ショットバーを出るとタクシーに乗り込み、蘭三郎へ向かった。

「イシハラ、今日は飲まずに帰るからな」

「承知してるっす」

「お前、空気読めないからな。連れてきたのは失敗かな…」

「んなことないっすよ。店長に何かあったら俺が盾に」

「お前に守ってもらうほど、老け込んでないよ」

「イシハラくん、大丈夫。ユイが居るから」

タクシーは15分ほどで、蘭三郎に着いた。


彼は私とイシハラくんを、前に出るなと背中に居させた。

店の外に連れ出すと、ママから話し出した。

「ユイと来てるっていうのは、そういうことね」

「ママ、うちの人は優しすぎるのよ。もらった物も悪いから返したいってね」

「それはアタシが夢見させてもらったからプレゼントよ。

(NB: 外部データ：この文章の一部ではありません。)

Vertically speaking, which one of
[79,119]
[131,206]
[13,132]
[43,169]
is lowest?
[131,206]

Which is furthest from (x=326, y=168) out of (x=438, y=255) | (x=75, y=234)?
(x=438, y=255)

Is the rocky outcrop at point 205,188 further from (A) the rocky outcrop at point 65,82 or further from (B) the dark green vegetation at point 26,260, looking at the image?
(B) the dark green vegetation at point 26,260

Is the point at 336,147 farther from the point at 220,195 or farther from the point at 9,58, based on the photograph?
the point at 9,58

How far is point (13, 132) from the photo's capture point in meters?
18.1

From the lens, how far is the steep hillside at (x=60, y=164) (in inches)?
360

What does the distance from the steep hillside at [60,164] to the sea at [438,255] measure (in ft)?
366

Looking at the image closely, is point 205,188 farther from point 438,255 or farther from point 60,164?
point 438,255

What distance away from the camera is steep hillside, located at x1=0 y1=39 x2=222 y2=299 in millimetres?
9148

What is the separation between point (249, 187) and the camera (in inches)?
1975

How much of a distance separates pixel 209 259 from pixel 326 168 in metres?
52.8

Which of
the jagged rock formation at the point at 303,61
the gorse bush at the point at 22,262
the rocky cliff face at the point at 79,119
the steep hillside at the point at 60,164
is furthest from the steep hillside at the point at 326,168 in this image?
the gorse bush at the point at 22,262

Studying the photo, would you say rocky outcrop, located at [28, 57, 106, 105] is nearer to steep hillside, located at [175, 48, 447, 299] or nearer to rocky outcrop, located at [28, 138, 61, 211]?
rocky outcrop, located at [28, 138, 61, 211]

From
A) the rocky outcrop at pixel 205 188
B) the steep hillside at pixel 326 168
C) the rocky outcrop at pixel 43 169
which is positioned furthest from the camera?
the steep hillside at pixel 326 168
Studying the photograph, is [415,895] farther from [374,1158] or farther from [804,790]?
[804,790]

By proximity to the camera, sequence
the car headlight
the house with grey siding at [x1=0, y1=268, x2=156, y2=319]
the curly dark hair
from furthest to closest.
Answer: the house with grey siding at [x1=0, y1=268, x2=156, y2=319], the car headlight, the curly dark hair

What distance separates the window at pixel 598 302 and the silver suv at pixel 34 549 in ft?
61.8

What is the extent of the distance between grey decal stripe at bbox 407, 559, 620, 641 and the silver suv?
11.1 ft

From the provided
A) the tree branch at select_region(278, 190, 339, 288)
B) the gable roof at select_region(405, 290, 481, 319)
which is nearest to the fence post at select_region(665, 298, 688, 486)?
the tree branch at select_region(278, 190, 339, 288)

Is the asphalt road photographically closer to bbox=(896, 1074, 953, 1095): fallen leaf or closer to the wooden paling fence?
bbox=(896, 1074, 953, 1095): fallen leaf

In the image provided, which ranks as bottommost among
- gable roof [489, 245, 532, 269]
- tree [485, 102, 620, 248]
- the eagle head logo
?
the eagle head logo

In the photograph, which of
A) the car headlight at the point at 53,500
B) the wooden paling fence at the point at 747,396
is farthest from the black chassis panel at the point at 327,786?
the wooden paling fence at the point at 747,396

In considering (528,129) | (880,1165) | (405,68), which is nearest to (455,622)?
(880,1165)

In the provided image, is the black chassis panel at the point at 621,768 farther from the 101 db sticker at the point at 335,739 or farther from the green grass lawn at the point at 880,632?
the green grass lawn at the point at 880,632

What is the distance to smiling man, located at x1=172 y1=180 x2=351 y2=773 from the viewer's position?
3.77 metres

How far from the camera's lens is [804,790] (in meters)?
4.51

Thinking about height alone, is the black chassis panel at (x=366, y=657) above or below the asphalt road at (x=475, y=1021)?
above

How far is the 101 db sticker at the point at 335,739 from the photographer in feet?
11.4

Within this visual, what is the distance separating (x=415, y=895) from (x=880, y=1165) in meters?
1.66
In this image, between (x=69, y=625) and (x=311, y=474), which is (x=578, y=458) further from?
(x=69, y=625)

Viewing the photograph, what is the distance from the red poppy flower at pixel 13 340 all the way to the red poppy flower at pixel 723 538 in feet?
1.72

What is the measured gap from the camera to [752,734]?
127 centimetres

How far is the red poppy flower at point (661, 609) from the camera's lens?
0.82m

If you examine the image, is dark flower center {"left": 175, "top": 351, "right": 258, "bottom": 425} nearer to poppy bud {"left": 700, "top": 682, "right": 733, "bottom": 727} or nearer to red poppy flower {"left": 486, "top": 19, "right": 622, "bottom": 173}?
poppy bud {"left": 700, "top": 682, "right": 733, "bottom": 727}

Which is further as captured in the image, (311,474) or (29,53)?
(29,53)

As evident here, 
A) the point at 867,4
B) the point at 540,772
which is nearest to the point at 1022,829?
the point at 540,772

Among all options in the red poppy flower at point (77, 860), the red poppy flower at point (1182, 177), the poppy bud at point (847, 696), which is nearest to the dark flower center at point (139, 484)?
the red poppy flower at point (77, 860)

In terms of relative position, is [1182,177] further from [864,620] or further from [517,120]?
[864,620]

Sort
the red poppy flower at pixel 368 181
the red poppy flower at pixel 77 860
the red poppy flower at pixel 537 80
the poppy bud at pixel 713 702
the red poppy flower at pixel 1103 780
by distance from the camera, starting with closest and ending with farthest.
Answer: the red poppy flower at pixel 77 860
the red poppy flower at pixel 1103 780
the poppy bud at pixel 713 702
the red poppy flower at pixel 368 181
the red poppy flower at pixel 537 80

これからはユイにちゃんと買って

 もらいないさい。この子はこれからなんだから。身なりもちゃんとさせないとね」

「分かった」

「ユイが出てきたらしょうがないわ。アンタと揉めようとも思ってないから。」

ママは私の主張を素直に聞き入れた。

揉めるつもりも無いと。


ママやユミさん、ユカさんから言わせると私はじゃじゃ馬らしい。

学校で同級生、その男と揉めたもの有名だった。

何より、刃物を奪って男を刺したのだから。

この一件以降、私と揉め事を起こそうとする人間は居なかった。


ママもこの噂を知っているのだろう。

私が来たら、しょうがないと言った。

私としては、必死だった。

やっと運命をともに出来る、信頼出来る男と出逢った。

それをニューハーフに取られたら、目も当てられない。

学生時代、キャバクラ嬢としてモテたプライドもある。

女というのは、惚れた男に尽くすが、プライドも持ち合わせるのだ。


彼にその気が全く無かったことに、安心はしていた。


しかしママは彼や私にも思いつかない、驚きの行動に出ることになる。